Trains on high-speed line to Schiphol will be forced to run even slower

It has now been decided that from Wednesday onwards the speed on five viaducts will be reduced from 120 to 80 kilometres per hour. As a result, trains will be travelling for two to three minutes longer. On another viaduct, just before the Groene Harttunnel, only 80 kilometres per hour was allowed for some time. Originally, the maximum speed here was 300 kilometres per hour.

ProRail says it regrets the situation that has arisen and does not yet know what consequences this will have for the timetable. “We will keep a close eye on this in the coming days. We may be forced to run fewer trains to ensure that the timetable remains reliable.”

The viaducts are designed too light, which means that according to ProRail they are no longer stable enough to drive over at high speed. The problems have been going on for about 2.5 years, which is why ProRail has had to reduce the speed several times. As a result, the high-speed trains on part of the HSL are now being overtaken by cars on the adjacent A4 motorway.

It only concerns the part of the high-speed line that is located north of the Groene Harttunnel. South of that, there are no problems and it is possible to drive at full speed.

The NS finds the speed reduction unacceptable and speaks of a major setback. According to the train operator, it leads to “more delays for passengers and missed transfers”.

“Instead of faster, travel times are getting longer. These problems have been known for a long time, but there is still no prospect of a quick solution,” the train operator said in a statement. NS wants to discuss the problems. “If these are not resolved, the future ambitions to drive more often and faster may be jeopardized.”

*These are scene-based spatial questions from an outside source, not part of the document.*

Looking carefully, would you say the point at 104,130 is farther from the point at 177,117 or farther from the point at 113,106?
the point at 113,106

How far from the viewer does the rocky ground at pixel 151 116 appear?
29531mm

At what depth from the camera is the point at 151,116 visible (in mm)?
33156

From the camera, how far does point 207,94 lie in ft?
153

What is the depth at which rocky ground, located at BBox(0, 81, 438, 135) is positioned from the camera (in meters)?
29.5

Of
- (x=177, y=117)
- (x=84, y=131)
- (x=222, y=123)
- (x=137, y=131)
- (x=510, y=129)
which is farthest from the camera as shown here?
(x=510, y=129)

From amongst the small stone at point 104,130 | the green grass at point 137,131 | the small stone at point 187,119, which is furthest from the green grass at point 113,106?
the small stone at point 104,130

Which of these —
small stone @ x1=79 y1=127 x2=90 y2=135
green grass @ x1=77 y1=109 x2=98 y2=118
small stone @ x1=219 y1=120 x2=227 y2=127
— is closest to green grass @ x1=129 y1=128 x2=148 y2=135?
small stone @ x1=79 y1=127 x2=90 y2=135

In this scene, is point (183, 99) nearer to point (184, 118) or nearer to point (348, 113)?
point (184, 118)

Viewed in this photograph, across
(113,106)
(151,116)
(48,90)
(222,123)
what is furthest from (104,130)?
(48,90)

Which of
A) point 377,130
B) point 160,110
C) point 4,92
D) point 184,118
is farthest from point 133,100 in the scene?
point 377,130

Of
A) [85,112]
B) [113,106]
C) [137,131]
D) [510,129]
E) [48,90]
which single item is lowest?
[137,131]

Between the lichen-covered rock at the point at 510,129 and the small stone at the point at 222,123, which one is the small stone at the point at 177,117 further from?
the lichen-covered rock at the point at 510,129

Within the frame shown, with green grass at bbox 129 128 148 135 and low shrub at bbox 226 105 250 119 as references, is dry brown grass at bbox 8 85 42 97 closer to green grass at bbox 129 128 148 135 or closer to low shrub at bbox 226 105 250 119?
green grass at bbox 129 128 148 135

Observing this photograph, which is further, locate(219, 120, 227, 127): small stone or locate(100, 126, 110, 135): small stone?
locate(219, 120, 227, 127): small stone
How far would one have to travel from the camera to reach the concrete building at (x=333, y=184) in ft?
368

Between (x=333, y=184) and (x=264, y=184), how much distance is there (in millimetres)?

The high-speed line has been a problem child for some time. For example, the Intercity Direct, the domestic train service on the high-speed line, has been the least punctual train of the NS for years. The original intention was that the travel time between Rotterdam Centraal and Schiphol would now be reduced to 22 minutes due to the influx of new and faster ICNG equipment. But due to the slow delivery of ICNGs and the various speed restrictions on the HSL, the travel time is actually increasing towards 30 minutes.